Oil tanker futures prices in the April-June period rose by around 20pc on major global routes as Russia's invasion of Ukraine increased the likelihood of sanctions limiting available tonnage supply and altering oil trade flows.
Second quarter forward freight agreements (FFA) on the key Mideast Gulf to Asia-Pacific very large crude carrier (VLCC) route traded as high as Worldscale (WS) 46, up by 23pc from yesterday levels, according to a shipbroker.
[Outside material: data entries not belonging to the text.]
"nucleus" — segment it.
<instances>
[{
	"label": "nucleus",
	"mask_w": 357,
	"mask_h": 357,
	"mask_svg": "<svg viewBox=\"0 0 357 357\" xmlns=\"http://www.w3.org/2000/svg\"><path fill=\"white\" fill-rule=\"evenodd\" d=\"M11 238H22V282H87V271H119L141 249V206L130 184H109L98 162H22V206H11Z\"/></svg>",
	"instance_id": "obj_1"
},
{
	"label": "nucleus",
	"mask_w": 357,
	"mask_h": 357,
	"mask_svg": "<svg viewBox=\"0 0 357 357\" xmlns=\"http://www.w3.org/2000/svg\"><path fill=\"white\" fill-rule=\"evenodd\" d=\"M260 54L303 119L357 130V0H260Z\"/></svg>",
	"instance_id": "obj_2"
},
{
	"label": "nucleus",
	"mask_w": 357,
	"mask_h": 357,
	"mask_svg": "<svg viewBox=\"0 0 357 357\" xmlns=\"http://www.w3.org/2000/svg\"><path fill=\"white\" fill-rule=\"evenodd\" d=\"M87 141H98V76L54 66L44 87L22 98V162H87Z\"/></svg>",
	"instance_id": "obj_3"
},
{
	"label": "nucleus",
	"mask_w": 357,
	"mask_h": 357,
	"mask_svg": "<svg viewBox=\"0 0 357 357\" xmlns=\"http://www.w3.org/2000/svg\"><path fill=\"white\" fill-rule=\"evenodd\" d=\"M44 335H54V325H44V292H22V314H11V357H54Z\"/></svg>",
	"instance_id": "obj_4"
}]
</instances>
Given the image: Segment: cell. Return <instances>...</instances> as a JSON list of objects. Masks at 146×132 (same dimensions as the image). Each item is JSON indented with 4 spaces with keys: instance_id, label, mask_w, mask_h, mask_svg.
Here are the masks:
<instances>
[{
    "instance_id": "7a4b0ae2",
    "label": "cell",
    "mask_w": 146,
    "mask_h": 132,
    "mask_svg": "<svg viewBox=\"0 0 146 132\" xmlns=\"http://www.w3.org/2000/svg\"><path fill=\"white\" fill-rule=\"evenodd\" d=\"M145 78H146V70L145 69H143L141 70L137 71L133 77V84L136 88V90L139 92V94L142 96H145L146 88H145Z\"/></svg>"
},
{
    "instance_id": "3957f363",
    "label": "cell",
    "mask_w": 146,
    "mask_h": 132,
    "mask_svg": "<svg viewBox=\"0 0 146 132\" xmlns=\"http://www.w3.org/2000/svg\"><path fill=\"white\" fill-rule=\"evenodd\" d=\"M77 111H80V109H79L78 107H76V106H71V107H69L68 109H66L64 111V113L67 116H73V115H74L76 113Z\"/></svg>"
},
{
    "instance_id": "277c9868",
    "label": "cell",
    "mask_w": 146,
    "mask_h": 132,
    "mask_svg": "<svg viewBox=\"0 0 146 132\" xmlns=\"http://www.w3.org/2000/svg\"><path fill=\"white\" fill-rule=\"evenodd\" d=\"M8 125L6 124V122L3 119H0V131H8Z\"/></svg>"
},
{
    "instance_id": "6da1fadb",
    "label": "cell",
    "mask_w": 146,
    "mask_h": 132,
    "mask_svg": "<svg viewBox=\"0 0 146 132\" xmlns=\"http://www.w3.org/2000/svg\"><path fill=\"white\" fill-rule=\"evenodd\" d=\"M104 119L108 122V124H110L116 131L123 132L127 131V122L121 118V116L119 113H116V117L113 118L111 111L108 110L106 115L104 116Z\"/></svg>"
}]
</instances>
Gains in the route's spot market were similar, with rates increasing by 22pc to WS39 as shipowners capitalized on uncertainty generated by the conflict to pass rising bunkers costs along to charterers.
FFA rates on the US Gulf coast-Europe Aframax route climbed by 19pc to WS120.
The clean tanker FFA market also saw increases.
Prices for the second-quarter FFA contract for the Mideast Gulf-Asia long range (LR1) clean tanker route firmed by 10pc, according to a shipbroker, while Argus spot market rates on the route were flat at WS100.
As part of its response to Russia's invasion of Ukraine, the US placed restrictions on debt and equity financing for Russian state-owned shipowner Sovcomflot, which operates a fleet of 108 oil tankers.
The conflict had the opposite effect on dry bulk futures, which fell today, partially because of a number of conflict-related failed dry bulker bookings.